Enclosure, Glenbrohane, Co. Limerick

On a broad upland pasture in County Limerick, a roughly circular earthwork sits quietly in the landscape, known to almost no one and absent from the Ordnance Survey's historic mapping entirely.

It was not recorded on any official cartographic record, and it took satellite imagery, specifically Digital Globe orthoimages captured between 2011 and 2013 and a Google Earth image dated November 2018, to confirm what was actually there: a circular enclosure approximately 22 metres in diameter, defined by a bank and the faint traces of an external fosse. A fosse is simply a ditch dug around an earthwork, often to reinforce the boundary or make it harder to breach, and the survival of even partial traces here suggests the feature retains some integrity beneath the grass.

The site sits 320 metres south-east of the summit of a hill rising to 800 feet, or around 243 metres, in the Glenbrohane area. It does not stand alone in the landscape. Doonglara Hillfort lies just 115 metres to the north-west, and a second enclosure sits 80 metres to the south-east. Hillforts are typically large prehistoric enclosures defined by one or more banks and ditches, often occupying prominent high ground, and the clustering of smaller enclosures around such a feature is not unusual in Irish upland archaeology. Whether this particular enclosure is contemporary with the hillfort, subordinate to it, or entirely unrelated in date is not yet established. The site was compiled by Martin Fitzpatrick and uploaded to the record in October 2021, which gives a sense of how recently some features are still being formally identified.
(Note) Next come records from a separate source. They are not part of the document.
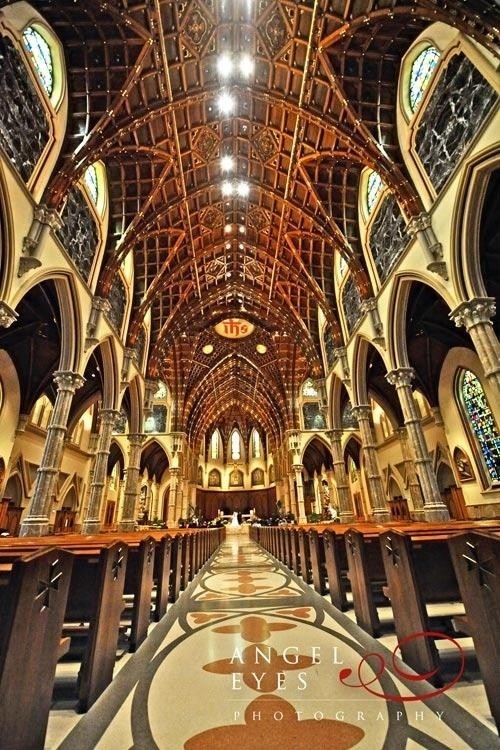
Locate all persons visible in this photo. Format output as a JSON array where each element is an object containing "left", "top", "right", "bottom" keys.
[
  {"left": 231, "top": 510, "right": 242, "bottom": 525},
  {"left": 179, "top": 520, "right": 224, "bottom": 528},
  {"left": 251, "top": 511, "right": 298, "bottom": 526}
]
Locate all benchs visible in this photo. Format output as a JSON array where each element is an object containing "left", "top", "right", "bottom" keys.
[
  {"left": 0, "top": 525, "right": 227, "bottom": 750},
  {"left": 248, "top": 516, "right": 499, "bottom": 736}
]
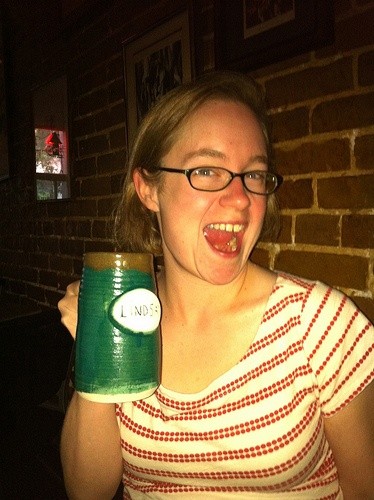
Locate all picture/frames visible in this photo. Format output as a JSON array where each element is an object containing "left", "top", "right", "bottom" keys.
[
  {"left": 120, "top": 5, "right": 200, "bottom": 163},
  {"left": 213, "top": 0, "right": 335, "bottom": 73}
]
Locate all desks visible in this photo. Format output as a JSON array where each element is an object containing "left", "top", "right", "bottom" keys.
[{"left": 0, "top": 300, "right": 44, "bottom": 323}]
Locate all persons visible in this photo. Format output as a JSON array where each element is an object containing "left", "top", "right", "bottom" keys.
[{"left": 54, "top": 73, "right": 373, "bottom": 500}]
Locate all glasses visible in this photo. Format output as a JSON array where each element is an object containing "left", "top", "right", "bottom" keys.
[{"left": 153, "top": 166, "right": 284, "bottom": 195}]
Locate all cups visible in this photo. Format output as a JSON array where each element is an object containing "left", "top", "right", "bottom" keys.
[{"left": 69, "top": 250, "right": 163, "bottom": 403}]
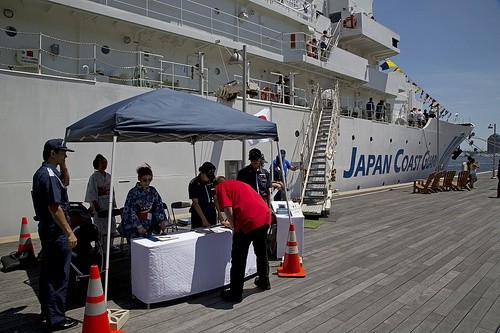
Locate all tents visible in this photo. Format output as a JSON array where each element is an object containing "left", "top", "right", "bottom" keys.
[{"left": 64, "top": 87, "right": 291, "bottom": 308}]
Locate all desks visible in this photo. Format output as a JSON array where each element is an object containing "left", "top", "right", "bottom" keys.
[
  {"left": 272, "top": 200, "right": 304, "bottom": 258},
  {"left": 130, "top": 225, "right": 256, "bottom": 303}
]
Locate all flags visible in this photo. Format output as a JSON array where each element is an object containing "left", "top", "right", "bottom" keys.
[{"left": 245, "top": 108, "right": 272, "bottom": 147}]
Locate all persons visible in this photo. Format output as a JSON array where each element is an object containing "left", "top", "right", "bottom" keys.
[
  {"left": 465, "top": 155, "right": 480, "bottom": 190},
  {"left": 305, "top": 30, "right": 333, "bottom": 57},
  {"left": 117, "top": 166, "right": 167, "bottom": 269},
  {"left": 366, "top": 98, "right": 386, "bottom": 121},
  {"left": 237, "top": 148, "right": 283, "bottom": 209},
  {"left": 85, "top": 154, "right": 117, "bottom": 251},
  {"left": 33, "top": 139, "right": 78, "bottom": 333},
  {"left": 408, "top": 108, "right": 436, "bottom": 127},
  {"left": 189, "top": 162, "right": 224, "bottom": 232},
  {"left": 497, "top": 159, "right": 500, "bottom": 198},
  {"left": 275, "top": 76, "right": 289, "bottom": 104},
  {"left": 269, "top": 149, "right": 299, "bottom": 201},
  {"left": 212, "top": 177, "right": 272, "bottom": 304}
]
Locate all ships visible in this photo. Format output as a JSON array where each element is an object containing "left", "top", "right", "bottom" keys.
[{"left": 0, "top": 0, "right": 477, "bottom": 244}]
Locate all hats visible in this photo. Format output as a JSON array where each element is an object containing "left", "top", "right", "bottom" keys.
[
  {"left": 280, "top": 150, "right": 285, "bottom": 156},
  {"left": 44, "top": 139, "right": 75, "bottom": 152},
  {"left": 249, "top": 148, "right": 261, "bottom": 160},
  {"left": 202, "top": 162, "right": 216, "bottom": 179}
]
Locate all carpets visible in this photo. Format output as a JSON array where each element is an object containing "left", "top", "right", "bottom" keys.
[{"left": 304, "top": 220, "right": 325, "bottom": 228}]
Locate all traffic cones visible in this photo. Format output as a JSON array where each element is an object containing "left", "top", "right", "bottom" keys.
[
  {"left": 276, "top": 223, "right": 306, "bottom": 278},
  {"left": 81, "top": 265, "right": 123, "bottom": 333},
  {"left": 17, "top": 217, "right": 35, "bottom": 262}
]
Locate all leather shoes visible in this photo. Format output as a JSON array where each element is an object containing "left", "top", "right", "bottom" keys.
[{"left": 45, "top": 318, "right": 78, "bottom": 332}]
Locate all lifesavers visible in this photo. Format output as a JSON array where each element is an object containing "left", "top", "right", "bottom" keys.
[
  {"left": 305, "top": 39, "right": 318, "bottom": 57},
  {"left": 261, "top": 86, "right": 275, "bottom": 101},
  {"left": 343, "top": 16, "right": 357, "bottom": 29}
]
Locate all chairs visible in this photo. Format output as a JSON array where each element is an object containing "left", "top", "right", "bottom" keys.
[
  {"left": 411, "top": 170, "right": 471, "bottom": 195},
  {"left": 171, "top": 202, "right": 191, "bottom": 231},
  {"left": 99, "top": 209, "right": 129, "bottom": 261},
  {"left": 162, "top": 202, "right": 175, "bottom": 233}
]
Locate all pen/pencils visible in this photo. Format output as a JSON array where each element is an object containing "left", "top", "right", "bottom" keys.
[{"left": 225, "top": 218, "right": 227, "bottom": 222}]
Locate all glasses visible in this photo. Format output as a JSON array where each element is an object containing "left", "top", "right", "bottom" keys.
[{"left": 143, "top": 178, "right": 152, "bottom": 182}]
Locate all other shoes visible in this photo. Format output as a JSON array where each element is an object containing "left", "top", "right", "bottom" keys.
[
  {"left": 220, "top": 289, "right": 243, "bottom": 303},
  {"left": 255, "top": 277, "right": 271, "bottom": 289}
]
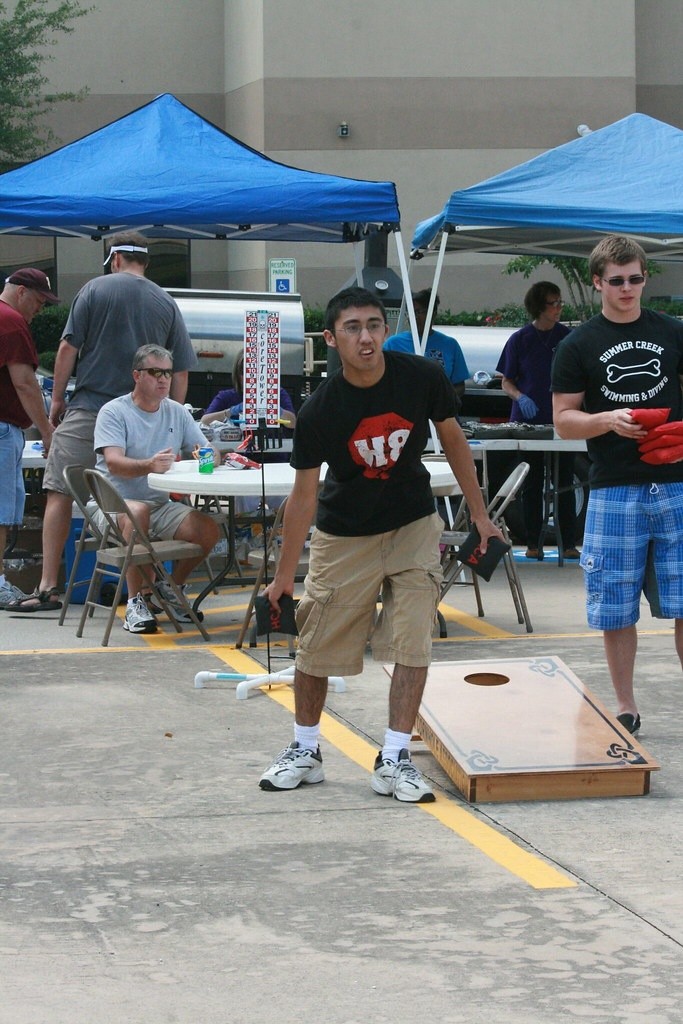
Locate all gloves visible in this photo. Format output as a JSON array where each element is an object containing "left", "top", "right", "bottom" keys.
[
  {"left": 229, "top": 401, "right": 243, "bottom": 415},
  {"left": 518, "top": 395, "right": 539, "bottom": 420},
  {"left": 280, "top": 407, "right": 284, "bottom": 416}
]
Access to this kind of upland site requires reasonable footwear and, ideally, familiarity with reading the terrain from online satellite tools before setting out, since there are no markers or signage. The enclosure is in open pasture, so land access considerations apply. The bank and fosse are subtle features, and they read more clearly from aerial perspective than from ground level, meaning a visitor walking across the site might struggle to distinguish the earthwork from natural undulation without knowing precisely where to look. Checking the Google Earth imagery beforehand, with the November 2018 image as a useful reference point, will help orient anyone making the effort to find it.